What to work on: Copy out the data below word for word, leaving out the pictures.

....

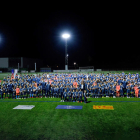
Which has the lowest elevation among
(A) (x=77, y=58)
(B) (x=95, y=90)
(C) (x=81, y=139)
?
(C) (x=81, y=139)

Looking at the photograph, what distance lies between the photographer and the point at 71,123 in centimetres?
872

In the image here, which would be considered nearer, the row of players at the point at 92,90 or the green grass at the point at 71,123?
the green grass at the point at 71,123

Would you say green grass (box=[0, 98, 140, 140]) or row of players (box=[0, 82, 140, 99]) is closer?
green grass (box=[0, 98, 140, 140])

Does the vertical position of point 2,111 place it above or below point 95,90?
below

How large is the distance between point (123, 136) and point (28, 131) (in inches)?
188

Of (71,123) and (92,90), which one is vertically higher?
(92,90)

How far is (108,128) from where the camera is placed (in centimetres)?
798

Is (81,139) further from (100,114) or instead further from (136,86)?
(136,86)

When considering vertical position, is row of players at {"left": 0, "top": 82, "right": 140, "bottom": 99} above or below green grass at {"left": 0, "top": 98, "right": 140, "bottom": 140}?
above

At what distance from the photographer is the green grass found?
23.8 ft

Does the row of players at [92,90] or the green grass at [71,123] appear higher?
the row of players at [92,90]

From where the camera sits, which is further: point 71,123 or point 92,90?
point 92,90

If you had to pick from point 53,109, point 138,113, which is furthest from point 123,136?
point 53,109

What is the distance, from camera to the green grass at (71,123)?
23.8 ft
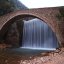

....

Result for this task:
Which has the lowest elevation among
(A) (x=77, y=58)
(B) (x=95, y=90)
(C) (x=81, y=139)
?
(C) (x=81, y=139)

Looking at the photograph, what distance lies between the photographer and the point at 71,123 in centimetres?
872

In the image here, which would be considered nearer, the row of players at the point at 92,90 or the green grass at the point at 71,123?
the green grass at the point at 71,123

Would you say green grass (box=[0, 98, 140, 140]) or row of players (box=[0, 82, 140, 99]) is closer?
green grass (box=[0, 98, 140, 140])

Does the vertical position of point 2,111 place it above or below point 95,90?
below

How large is the distance between point (123, 136) and point (28, 131) (in inches)?
188

Of (71,123) and (92,90), which one is vertically higher?
(92,90)

How far is (108,128) from where the camera is placed (in centimetres)?
798

Is (81,139) further from (100,114) or instead further from (136,86)?
(136,86)

When considering vertical position, is row of players at {"left": 0, "top": 82, "right": 140, "bottom": 99} above or below green grass at {"left": 0, "top": 98, "right": 140, "bottom": 140}?
above

At what distance from the photographer is the green grass found?
23.8 ft

Does the row of players at [92,90] or the green grass at [71,123] appear higher?
the row of players at [92,90]

From where the camera sits, which is further: point 71,123 or point 92,90?
point 92,90

If you had to pick from point 53,109, point 138,113, which is furthest from point 123,136?
point 53,109

What is the distance, from camera to the green grass at (71,123)?
23.8 ft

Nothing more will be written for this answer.